BEGIN Text extract

Let's Collaborate: FRC Electrical/Systems Troubleshooting Manual

I’ve had this idea for a couple years now, but due to a whirlwind of a season last year haven’t had the chance to pursue it.

Background:
Each year it seems like an electrical/networking snafu happens to my team. We’ll either lose connectivity, a PWM cable will come loose, the a sensor will trigger prematurely, etc, etc, etc. Students, mentors, FTAs, and who knows who else will take a look at the robot and say, “Do this, this, this, aaaannd… that.” After about 10 people come by to help out, the problem seemingly fixes itself. The team is happy. Then someone (usually a freshman) asks, “So what did we fix?” to which the entire team scratches their heads and replies, “aldkjf4Q#@(%asfj[imagine many voices speaking at once here]@#($ASJfdasf4#$1”.

I’m sure many others out there know what I’m talking about.

And each year this happens, I say to myself, “I really need to sit down and write an in-depth troubleshooting manual where we could have gone step-by-step through an order of operations, so we could have known exactly what was the problem.”

Proposal:
If a magical manual that could solve this issue exists, please post it here and the mods can close this thread. If not…
I’ve decided to crowd source this thing. Some of the smartest and most experienced FIRSTers are on CD, so this is a great opportunity to create a quality resource everyone can use.

Maybe we divide the manual up into sections:

• Robot won’t boot
• Loosing comms.
• Watchdog not fed
• Robot drives, but not how I want it to!
• and more?

Next steps
If you’re interested in working on this, or just have any other thoughts about this, reply to this thread. Don’t just start posting informal lists of “this is what team so-and-so does”, because who ever is going to work on this needs a better way to collaborate than CD - maybe I could set up a wiki on the COMETS’ website or use some free web service. Suggestions are most welcomed.

I like the idea. An issue I would suggest is a motor controller not getting signal.

END Text extract
BEGIN Given entries

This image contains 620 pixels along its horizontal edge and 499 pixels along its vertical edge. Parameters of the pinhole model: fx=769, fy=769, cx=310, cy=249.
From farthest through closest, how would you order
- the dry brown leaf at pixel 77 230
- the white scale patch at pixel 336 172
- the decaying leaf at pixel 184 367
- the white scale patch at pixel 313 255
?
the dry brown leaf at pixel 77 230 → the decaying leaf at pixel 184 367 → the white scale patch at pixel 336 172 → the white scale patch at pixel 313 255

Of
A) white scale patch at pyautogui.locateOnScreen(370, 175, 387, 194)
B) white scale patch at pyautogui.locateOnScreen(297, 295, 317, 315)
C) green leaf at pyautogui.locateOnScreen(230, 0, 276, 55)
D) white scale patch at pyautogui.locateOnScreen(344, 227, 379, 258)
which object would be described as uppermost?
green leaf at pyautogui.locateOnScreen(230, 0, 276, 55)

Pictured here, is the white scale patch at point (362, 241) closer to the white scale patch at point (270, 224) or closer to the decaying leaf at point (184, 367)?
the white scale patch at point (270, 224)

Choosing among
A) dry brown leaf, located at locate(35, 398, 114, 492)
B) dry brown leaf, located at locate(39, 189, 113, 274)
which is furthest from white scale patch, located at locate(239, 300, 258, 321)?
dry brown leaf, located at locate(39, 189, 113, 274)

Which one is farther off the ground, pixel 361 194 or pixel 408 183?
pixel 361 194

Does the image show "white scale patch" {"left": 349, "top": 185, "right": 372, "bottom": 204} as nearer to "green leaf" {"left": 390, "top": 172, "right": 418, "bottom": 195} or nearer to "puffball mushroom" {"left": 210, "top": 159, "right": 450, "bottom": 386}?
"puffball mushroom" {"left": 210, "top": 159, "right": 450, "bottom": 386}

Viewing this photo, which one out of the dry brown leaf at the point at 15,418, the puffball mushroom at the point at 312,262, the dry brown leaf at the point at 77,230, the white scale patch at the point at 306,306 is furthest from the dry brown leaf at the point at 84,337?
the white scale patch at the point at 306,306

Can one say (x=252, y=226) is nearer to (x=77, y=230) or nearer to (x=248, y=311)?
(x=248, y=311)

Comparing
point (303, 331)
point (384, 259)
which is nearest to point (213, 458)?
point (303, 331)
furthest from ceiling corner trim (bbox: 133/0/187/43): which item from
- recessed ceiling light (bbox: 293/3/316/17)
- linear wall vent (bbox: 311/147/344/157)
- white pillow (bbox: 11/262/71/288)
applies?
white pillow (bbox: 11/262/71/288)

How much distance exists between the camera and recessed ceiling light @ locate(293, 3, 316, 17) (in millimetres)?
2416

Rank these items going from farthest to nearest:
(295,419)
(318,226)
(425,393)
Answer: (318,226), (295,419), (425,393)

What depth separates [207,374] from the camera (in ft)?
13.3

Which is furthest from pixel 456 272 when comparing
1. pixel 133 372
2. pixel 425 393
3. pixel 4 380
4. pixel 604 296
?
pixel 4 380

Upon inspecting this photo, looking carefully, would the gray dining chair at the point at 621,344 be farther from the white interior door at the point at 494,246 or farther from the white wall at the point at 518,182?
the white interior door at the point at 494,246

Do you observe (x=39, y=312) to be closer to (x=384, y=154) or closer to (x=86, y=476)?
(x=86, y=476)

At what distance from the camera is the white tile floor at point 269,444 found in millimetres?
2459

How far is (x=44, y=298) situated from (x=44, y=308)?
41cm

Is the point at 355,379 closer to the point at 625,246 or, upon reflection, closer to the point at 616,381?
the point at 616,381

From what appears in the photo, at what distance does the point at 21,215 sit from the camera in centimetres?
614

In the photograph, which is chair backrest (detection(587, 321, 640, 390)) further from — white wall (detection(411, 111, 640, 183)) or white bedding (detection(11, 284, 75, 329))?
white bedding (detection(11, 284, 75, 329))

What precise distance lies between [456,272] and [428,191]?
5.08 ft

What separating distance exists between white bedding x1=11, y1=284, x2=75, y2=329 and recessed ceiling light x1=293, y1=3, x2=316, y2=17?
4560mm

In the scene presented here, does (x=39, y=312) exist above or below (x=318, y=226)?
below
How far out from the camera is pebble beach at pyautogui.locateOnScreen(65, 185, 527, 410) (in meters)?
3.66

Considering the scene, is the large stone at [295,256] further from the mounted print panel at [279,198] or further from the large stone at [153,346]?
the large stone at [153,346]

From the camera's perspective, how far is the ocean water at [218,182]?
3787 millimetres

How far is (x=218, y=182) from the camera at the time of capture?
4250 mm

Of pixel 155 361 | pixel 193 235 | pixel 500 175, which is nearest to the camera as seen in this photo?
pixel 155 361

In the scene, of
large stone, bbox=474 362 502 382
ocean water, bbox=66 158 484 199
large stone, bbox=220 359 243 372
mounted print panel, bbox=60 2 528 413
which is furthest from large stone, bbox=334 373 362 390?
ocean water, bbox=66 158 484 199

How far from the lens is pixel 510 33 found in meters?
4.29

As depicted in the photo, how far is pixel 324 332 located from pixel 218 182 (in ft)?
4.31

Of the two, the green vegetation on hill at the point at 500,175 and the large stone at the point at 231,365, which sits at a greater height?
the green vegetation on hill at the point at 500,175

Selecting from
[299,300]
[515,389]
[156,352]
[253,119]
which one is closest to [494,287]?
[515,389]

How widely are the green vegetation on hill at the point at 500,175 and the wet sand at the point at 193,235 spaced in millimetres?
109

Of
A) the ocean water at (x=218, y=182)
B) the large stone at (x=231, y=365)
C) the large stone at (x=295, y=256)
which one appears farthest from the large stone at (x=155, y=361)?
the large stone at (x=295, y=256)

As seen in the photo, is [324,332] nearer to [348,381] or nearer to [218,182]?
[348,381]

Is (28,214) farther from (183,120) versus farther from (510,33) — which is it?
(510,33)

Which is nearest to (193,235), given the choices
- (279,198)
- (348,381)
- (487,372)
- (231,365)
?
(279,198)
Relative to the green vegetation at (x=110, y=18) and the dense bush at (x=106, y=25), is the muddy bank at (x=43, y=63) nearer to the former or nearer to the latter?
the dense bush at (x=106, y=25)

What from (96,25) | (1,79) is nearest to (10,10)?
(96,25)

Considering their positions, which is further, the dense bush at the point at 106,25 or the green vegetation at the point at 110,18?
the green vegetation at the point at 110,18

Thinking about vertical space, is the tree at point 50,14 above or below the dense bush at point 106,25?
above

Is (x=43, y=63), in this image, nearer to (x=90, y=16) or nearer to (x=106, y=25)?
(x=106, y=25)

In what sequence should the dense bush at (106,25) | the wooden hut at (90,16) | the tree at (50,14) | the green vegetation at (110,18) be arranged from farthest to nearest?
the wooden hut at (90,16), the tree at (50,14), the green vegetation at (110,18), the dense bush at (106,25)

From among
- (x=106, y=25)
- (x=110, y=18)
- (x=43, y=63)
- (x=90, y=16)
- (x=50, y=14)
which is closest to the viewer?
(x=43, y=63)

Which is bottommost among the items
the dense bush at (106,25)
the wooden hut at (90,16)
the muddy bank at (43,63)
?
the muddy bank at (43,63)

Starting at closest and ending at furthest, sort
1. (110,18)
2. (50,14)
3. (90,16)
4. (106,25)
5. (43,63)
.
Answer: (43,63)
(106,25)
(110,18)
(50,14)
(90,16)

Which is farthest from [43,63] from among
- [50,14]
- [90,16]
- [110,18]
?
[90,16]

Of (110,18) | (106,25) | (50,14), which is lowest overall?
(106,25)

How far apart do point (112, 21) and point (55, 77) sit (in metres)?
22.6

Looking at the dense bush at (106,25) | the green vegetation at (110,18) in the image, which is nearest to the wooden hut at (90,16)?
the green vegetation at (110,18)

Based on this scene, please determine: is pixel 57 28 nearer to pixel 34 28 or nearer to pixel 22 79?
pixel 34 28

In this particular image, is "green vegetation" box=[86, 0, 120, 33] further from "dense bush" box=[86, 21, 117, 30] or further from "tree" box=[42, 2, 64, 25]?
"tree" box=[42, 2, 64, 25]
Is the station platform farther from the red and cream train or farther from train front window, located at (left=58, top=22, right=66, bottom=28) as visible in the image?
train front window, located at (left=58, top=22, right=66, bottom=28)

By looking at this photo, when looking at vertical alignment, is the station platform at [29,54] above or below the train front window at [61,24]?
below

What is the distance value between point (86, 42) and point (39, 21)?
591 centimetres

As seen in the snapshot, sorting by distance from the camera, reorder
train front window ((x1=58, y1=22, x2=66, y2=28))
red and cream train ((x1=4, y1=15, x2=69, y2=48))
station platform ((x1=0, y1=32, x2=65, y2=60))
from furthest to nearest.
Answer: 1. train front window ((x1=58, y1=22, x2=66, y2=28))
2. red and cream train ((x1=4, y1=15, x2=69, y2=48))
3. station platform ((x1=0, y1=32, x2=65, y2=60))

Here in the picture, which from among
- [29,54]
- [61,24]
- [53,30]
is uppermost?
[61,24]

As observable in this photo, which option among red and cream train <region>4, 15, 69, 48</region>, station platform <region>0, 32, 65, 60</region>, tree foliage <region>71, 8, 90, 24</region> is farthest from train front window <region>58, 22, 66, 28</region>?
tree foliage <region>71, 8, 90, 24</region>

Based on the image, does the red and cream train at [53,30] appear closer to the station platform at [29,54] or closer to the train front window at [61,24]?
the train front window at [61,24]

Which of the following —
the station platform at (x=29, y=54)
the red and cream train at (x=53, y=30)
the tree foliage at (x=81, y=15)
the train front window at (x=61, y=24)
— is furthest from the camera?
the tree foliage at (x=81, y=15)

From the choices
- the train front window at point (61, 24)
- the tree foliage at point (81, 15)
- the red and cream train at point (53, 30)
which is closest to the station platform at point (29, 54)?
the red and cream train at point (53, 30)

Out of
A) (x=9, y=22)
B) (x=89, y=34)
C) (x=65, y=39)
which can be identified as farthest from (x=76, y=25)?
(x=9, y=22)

END Given entries

• What is asked:
1. In the FRC troubleshooting manual thread, where might the poster set up a wiki for the project?
2. Print everything in the FRC troubleshooting manual thread from "Let's Collaborate: FRC" down to "to pursue it.".
3. Go on with the FRC troubleshooting manual thread, picking up right after its last line.

• The replies:
1. On the COMETS' website.

2.
Let's Collaborate: FRC Electrical/Systems Troubleshooting Manual

I’ve had this idea for a couple years now, but due to a whirlwind of a season last year haven’t had the chance to pursue it.

3.
Ooooh!! That’s a good one.

Generally it can be solved easily though process of elimination and a little luck to make it go faster. You need to always determine if the problem is mechanical, electrical or programming.

I like to blame the programmer first but you must start with mechanical.

1. You can use another system to check that the mechanics of your system is working. Power up motors to see if they are working.
2. Check from one end to the other that all items move as they are suppose to.
3. Check and recheck that all sensors are working constantly. After three uses it may change or the speed it is actuated may not be detected by the computer randomly.
4. Check and follow every single wire and make sure all polarity is correct.
   This is why it is important to label and organize your wiring. Keep the 12 volt separate from the low volt. It will make it faster to trace.
   5. If all the mechanics and wiring check out than start investigating the program…

An effective manual would be difficult to make but could be helpful. There are so many variables to why something is not working.

You might find it helpful to browse other similar threads, such as this one: http://www.chiefdelphi.com/forums/showthread.php?t=83634

Thanks for the link. Definitely helpful, but the vision I have for this thing is that it be a comprehensive guide for communication and basic electrical issues.

I’m thinking I’ll start a wiki. Thoughts?

As part of a team plagued with such issues and as such I really like the idea of a comprehensive electronics/systems troubleshooting guide.
However I really don’t think I could help much because I am rather weak (I lnow how to set up the stuff but really don’t know much else) in the electronics portion in the robo; part of the reason that we have so many problems.
This sounds like a great idea.

I agree, a wiki would be an excellent tool. I would definitely be willing to contribute anything I find/learn.

For a ‘user’ manual, the key point made here is: check your connections, or swap to better connections ahead of time.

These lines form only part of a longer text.